Quoted passage
╭──

The painting at Powis that shows the granting of the Diwani is suitably deceptive: the painter, Benjamin West, had never been to India. Even at the time, a reviewer noted that the mosque in the background bore a suspiciously strong resemblance ‘to our venerable dome of St Paul’. In reality, there had been no grand public ceremony. The transfer took place privately, inside Clive’s tent, which had just been erected on the parade ground of the newly seized Mughal fort at Allahabad. As for Shah Alam’s silken throne, it was in fact Clive’s armchair, which for the occasion had been hoisted on to his dining room table and covered with a chintz bedspread.
Later, the British dignified the document by calling it the ‘Treaty of Allahabad’, though Clive had dictated the terms and a terrified Shah Alam had simply waved them through. As the contemporary Mughal historian Sayyid Ghulam Husain Khan put it: ‘A business of such magnitude, as left neither pretence nor subterfuge, and which at any other time would have required the sending of wise ambassadors and able negotiators, as well as much parley and conference with the East India Company and the King of England, and much negotiation and contention with the ministers, was done and finished in less time than would usually have been taken up for the sale of a jack-ass, or a beast of burden, or a head of cattle.’
By the time the original painting was shown at the Royal Academy in 1795, however, no Englishman who had witnessed the scene was alive to point this out. Clive, hounded by envious parliamentary colleagues and widely reviled for corruption, committed suicide in 1774 by slitting his own throat with a paperknife some months before the canvas was completed. He was buried in secret, on a frosty November night, in an unmarked vault in the Shropshire village of Morton Say. Many years ago, workmen digging up the parquet floor came across Clive’s bones, and after some discussion it was decided to quietly put them to rest again where they lay. Here they remain, marked today by a small, discreet wall plaque inscribed: ‘PRIMUS IN INDIS’.
Today, as the Company’s most articulate recent critic, Nick Robins, has pointed out, the site of the company’s headquarters on Leadenhall Street lies underneath Richard Rogers’ glass-and-metal Lloyd’s building. Unlike Clive’s burial place, no blue plaque marks the site of what Macaulay called ‘the greatest corporation in the world’, and certainly the only one to equal the Mughals by seizing political power across wide swaths of south Asia. But anyone seeking a monument to the Company’s legacy need only look around. No contemporary corporation could duplicate its brutality, but many have attempted to match its success at bending state power to their own ends.
The people of Allahabad have also chosen to forget this episode in their history. The red sandstone Mughal fort where the treaty was extracted from Shah Alam—a much larger fort than those visited by tourists in Lahore, Agra or Delhi—is still a closed-off military zone. For a place which had once witnessed great violence, Allahabad Fort is today a deceptively neat and peaceful spot: newly-whitewashed brick barracks face onto trimmed lawns where water-buffaloes swish their tails in the shade of mango and banyan trees. When I visited it late last year, neither the guards at the gate nor their officers knew anything of the events that had taken place there; none of the sentries had even heard of the company whose cannons— the hallmarks announcing their place of origin: Walker & Co of Rotherham, Carron Iron Company, Falkirk, Armstrong of Newcastle—still dot the parade ground where Clive’s tent was erected.

╰──

To-do list
1/ From the passage about Clive and Allahabad, copy the text from "Today, as the" to "their own ends.".
2/ According to the passage about Clive and Allahabad, what was Shah Alam's silken throne in reality?
3/ Summarize the passage about Clive and Allahabad in two sentences.

Data provided

╭──

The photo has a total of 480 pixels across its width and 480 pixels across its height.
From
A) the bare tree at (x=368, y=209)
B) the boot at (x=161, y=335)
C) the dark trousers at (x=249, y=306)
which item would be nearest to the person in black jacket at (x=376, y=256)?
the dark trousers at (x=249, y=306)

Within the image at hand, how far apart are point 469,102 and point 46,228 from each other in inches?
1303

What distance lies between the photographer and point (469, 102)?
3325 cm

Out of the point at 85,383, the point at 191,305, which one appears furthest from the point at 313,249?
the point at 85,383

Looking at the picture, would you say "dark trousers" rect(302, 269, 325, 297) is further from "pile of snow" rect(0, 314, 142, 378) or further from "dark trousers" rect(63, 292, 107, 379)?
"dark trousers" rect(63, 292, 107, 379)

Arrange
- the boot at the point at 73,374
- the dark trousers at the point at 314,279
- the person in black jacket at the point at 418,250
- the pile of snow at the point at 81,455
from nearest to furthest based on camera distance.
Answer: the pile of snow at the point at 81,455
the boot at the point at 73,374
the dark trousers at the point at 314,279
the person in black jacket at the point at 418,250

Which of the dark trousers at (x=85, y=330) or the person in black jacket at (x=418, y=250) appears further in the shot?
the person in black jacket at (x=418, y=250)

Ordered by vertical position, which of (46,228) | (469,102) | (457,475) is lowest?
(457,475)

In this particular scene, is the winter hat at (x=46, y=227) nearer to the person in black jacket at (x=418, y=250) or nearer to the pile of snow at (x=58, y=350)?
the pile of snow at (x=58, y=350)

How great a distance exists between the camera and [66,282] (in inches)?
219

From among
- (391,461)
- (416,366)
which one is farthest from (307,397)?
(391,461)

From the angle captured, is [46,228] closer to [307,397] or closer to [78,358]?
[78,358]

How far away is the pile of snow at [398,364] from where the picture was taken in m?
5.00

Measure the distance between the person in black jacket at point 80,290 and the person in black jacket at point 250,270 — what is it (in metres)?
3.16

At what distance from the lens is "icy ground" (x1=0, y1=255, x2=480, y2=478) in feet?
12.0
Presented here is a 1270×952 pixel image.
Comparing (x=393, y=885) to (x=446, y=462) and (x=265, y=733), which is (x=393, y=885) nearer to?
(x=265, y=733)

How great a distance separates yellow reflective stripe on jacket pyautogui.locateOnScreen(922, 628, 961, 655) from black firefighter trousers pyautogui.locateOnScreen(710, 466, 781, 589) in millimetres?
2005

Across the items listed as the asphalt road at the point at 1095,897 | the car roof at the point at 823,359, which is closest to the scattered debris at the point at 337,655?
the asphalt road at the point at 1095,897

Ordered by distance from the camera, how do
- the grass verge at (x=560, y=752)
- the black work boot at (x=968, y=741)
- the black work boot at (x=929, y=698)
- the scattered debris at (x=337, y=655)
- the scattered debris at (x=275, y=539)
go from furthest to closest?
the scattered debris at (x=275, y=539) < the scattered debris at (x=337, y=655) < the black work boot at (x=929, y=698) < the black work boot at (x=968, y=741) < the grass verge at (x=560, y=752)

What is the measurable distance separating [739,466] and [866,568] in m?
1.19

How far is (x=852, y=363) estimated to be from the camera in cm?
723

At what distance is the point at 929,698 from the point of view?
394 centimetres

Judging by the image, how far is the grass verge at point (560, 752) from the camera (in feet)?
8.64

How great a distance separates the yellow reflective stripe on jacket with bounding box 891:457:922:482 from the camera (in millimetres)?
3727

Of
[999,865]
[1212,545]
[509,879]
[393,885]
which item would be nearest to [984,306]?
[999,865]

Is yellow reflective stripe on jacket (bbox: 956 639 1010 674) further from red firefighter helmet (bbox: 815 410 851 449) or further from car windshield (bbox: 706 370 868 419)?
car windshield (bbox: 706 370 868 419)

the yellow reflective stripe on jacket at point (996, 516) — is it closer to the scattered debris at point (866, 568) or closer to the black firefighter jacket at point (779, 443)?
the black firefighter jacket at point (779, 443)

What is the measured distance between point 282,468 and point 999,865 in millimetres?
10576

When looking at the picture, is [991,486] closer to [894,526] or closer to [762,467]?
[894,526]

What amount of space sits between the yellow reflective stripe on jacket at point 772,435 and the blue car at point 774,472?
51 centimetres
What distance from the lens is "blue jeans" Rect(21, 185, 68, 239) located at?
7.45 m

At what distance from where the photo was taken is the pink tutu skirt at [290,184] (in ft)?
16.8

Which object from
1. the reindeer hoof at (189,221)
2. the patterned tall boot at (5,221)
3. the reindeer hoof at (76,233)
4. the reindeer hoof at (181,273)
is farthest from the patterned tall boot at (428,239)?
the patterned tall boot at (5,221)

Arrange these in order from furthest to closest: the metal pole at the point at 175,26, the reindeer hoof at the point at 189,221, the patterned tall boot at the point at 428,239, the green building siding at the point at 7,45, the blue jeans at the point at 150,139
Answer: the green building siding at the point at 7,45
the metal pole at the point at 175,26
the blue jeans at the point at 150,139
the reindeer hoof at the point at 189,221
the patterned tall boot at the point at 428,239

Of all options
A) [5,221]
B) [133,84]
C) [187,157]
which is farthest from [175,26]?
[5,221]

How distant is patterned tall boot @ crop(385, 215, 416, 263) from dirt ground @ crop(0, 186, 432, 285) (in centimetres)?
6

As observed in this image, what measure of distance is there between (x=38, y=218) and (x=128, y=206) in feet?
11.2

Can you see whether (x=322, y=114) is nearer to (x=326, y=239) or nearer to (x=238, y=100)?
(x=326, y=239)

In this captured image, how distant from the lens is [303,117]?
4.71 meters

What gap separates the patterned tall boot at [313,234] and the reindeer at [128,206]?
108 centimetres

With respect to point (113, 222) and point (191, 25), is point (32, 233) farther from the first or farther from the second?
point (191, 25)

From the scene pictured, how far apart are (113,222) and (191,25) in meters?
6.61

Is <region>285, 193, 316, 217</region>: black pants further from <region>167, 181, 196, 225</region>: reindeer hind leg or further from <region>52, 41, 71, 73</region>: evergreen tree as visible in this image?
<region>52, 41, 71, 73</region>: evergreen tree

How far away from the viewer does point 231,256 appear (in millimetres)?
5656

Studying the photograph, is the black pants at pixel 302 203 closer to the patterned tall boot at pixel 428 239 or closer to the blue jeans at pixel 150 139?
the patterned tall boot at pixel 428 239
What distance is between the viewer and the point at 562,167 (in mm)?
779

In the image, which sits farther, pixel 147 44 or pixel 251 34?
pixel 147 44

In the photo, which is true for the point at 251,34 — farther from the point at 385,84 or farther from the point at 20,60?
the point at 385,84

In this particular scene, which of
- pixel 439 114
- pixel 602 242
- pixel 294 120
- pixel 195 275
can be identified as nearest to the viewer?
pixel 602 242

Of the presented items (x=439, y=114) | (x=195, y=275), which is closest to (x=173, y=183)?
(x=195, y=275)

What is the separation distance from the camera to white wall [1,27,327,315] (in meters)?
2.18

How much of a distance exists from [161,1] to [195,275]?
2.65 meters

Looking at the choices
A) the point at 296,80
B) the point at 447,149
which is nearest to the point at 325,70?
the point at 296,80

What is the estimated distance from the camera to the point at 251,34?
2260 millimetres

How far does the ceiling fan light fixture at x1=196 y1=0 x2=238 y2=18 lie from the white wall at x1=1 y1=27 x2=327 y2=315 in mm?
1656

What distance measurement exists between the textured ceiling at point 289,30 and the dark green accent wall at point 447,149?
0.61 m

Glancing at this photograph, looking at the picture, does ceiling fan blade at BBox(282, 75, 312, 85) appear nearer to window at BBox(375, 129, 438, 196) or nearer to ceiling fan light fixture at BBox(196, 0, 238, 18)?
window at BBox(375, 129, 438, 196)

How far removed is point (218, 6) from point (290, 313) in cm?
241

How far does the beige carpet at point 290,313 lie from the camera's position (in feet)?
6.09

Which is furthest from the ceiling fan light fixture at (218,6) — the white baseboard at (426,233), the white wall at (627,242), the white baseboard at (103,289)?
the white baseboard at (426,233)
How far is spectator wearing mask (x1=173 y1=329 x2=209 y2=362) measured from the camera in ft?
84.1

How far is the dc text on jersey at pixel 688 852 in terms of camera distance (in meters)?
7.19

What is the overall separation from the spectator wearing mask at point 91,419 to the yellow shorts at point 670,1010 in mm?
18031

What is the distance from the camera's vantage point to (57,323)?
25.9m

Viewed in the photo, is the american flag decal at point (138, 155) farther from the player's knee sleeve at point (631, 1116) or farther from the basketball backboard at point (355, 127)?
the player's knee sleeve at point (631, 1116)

╰──

Answer list
1/
Today, as the Company’s most articulate recent critic, Nick Robins, has pointed out, the site of the company’s headquarters on Leadenhall Street lies underneath Richard Rogers’ glass-and-metal Lloyd’s building. Unlike Clive’s burial place, no blue plaque marks the site of what Macaulay called ‘the greatest corporation in the world’, and certainly the only one to equal the Mughals by seizing political power across wide swaths of south Asia. But anyone seeking a monument to the Company’s legacy need only look around. No contemporary corporation could duplicate its brutality, but many have attempted to match its success at bending state power to their own ends.

2/ It was Clive's armchair, hoisted onto his dining room table and covered with a chintz bedspread.

3/ Benjamin West's painting of the granting of the Diwani is deceptive: the transfer actually happened privately in Clive's tent at Allahabad, and the British later called it the "Treaty of Allahabad," though Clive had dictated the terms. Clive killed himself in 1774 and was buried secretly at Morton Say, while no plaque marks the Company's former headquarters and the people of Allahabad have forgotten the episode.